### [GIVEN REQUEST]
Starting at the line that contains "Of the items" and ending with the line that contains "which is farthest from the camera?", reproduce those lines from the items below as a Markdown table. Use the columns Row and Text, number each row, and drop any blank lines.

### [THE RECORDS]
┌──

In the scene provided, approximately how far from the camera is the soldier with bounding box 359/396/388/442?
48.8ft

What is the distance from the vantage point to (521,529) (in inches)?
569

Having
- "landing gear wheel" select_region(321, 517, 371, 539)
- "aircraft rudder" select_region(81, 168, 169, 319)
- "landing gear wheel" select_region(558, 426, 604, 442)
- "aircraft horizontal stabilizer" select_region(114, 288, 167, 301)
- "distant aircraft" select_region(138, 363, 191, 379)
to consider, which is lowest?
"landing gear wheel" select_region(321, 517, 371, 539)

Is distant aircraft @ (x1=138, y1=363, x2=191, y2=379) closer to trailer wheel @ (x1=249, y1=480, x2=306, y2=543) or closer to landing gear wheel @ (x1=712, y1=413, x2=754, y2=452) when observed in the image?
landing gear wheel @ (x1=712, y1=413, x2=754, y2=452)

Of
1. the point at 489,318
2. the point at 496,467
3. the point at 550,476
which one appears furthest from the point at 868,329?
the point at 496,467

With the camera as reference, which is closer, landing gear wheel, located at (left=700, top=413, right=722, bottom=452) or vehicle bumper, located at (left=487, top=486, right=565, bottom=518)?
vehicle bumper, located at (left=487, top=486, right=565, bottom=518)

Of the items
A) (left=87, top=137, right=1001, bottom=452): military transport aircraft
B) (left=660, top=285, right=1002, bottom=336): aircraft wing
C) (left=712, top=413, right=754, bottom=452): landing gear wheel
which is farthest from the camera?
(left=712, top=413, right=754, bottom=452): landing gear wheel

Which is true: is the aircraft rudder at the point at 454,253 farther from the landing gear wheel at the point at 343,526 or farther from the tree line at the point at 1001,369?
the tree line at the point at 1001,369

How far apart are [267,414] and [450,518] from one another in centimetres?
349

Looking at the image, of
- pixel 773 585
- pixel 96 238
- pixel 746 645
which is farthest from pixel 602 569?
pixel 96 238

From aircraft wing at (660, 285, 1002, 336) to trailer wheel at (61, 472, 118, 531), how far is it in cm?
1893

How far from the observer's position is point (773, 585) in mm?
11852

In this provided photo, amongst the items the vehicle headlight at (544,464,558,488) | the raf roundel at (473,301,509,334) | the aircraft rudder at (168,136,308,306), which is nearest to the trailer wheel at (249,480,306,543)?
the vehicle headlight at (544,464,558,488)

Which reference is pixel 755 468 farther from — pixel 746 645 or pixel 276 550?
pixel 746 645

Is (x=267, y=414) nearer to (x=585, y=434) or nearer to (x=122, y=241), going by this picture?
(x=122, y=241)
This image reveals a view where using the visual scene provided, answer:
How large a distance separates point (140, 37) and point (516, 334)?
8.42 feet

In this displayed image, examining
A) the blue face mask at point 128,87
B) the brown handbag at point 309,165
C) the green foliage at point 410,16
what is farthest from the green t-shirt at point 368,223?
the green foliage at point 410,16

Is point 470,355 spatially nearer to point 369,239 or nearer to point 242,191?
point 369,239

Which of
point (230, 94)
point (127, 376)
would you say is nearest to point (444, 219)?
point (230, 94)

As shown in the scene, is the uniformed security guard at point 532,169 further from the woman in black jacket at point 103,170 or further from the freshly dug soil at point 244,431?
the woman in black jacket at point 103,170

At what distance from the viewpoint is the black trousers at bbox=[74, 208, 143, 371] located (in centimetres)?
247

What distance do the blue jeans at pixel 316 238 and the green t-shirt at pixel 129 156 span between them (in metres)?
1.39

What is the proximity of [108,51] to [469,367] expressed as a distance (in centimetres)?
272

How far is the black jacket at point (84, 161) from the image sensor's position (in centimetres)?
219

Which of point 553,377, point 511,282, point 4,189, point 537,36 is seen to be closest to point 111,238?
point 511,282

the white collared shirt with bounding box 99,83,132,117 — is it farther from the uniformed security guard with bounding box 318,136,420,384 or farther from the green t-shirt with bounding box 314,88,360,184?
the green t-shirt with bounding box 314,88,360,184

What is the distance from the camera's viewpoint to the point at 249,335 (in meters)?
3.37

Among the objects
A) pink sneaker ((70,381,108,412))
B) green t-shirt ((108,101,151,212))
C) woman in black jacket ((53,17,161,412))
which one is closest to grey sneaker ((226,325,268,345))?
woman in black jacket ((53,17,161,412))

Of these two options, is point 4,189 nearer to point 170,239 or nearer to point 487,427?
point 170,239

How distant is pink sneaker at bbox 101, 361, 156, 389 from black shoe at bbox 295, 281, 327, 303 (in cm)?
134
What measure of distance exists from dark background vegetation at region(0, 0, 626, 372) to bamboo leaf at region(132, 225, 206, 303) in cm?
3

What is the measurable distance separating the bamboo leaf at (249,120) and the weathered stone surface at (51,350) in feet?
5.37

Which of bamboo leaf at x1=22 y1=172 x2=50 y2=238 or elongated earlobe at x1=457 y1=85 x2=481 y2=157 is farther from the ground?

└──

### [SOLUTION]
| Row | Text |
|---|---|
| 1 | Of the items |
| 2 | A) (left=87, top=137, right=1001, bottom=452): military transport aircraft |
| 3 | B) (left=660, top=285, right=1002, bottom=336): aircraft wing |
| 4 | C) (left=712, top=413, right=754, bottom=452): landing gear wheel |
| 5 | which is farthest from the camera? |